## Stated task
Please copy out the entries word for word, starting at the line that contains "What is the distance" and ending at the line that contains "576 centimetres", both lines included.

## Input material
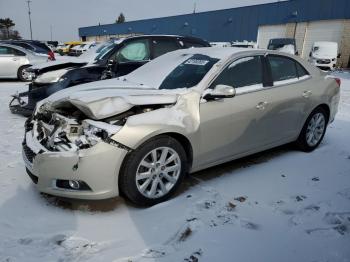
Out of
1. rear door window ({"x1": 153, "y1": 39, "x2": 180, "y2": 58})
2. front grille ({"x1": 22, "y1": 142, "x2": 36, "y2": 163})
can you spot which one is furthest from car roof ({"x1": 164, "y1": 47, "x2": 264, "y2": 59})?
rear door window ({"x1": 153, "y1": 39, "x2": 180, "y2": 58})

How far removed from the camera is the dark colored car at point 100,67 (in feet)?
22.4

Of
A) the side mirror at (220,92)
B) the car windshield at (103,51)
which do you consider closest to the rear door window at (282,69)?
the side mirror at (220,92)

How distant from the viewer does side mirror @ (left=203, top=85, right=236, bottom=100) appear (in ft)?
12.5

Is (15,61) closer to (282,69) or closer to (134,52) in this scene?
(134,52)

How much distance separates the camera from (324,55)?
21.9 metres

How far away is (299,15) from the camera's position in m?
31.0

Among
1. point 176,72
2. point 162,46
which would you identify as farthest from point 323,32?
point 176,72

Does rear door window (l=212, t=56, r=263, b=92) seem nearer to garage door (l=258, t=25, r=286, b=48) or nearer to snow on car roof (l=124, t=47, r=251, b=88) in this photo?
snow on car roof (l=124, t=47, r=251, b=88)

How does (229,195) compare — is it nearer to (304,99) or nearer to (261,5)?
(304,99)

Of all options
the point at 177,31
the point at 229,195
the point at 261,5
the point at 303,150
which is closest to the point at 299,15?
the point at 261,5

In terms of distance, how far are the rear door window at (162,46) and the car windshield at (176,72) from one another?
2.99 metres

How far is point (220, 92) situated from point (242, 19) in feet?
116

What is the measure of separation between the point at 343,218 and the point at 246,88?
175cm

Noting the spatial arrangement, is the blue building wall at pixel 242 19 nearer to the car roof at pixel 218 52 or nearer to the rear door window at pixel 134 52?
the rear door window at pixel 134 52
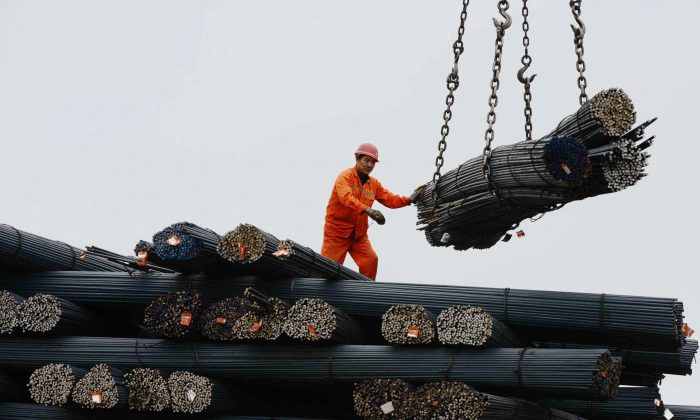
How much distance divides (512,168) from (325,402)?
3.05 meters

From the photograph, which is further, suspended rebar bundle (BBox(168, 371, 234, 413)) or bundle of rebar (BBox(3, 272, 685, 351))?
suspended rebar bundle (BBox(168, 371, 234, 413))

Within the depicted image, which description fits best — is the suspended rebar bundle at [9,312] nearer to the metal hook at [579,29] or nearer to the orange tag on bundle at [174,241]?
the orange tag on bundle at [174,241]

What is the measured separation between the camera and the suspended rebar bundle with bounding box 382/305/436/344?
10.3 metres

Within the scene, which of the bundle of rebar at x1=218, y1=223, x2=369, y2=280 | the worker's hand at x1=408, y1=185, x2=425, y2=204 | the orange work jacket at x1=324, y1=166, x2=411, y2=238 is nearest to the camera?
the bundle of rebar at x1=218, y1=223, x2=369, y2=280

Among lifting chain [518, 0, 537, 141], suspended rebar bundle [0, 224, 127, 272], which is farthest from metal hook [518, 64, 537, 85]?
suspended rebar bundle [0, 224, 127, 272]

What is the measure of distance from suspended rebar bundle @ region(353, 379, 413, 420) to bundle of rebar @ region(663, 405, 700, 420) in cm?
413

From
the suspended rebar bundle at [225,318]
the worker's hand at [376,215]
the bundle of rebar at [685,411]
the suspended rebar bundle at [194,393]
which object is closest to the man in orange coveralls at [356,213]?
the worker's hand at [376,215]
---
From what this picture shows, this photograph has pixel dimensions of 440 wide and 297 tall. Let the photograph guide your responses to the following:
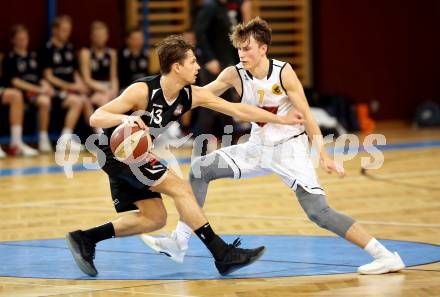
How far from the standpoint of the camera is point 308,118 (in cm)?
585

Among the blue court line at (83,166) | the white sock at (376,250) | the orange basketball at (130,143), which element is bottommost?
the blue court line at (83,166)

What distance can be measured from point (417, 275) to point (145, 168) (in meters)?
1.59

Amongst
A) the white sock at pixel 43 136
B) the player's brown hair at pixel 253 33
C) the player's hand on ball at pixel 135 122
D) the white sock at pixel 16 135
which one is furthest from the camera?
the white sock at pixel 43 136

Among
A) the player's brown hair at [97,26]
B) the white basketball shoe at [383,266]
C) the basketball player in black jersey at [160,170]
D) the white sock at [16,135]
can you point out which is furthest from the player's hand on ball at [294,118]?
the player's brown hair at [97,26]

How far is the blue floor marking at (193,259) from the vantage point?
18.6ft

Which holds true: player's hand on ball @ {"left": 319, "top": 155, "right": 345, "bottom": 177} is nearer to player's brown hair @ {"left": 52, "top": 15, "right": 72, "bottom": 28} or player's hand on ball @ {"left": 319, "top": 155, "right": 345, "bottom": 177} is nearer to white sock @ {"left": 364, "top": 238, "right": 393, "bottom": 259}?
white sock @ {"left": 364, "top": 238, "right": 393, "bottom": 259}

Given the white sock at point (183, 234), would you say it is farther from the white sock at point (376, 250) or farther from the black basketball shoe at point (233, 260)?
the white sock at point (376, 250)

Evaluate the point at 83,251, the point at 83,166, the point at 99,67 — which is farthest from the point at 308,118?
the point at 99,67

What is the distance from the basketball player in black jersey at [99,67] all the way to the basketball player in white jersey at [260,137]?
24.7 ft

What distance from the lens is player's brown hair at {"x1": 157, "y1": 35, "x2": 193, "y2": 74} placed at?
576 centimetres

## Response
What is the distance from the basketball player in black jersey at [99,67] all the way to the basketball player in white jersey at [260,137]?
24.7 ft

What distance from the lens is player's brown hair at {"x1": 157, "y1": 35, "x2": 193, "y2": 74} placed at?
576 centimetres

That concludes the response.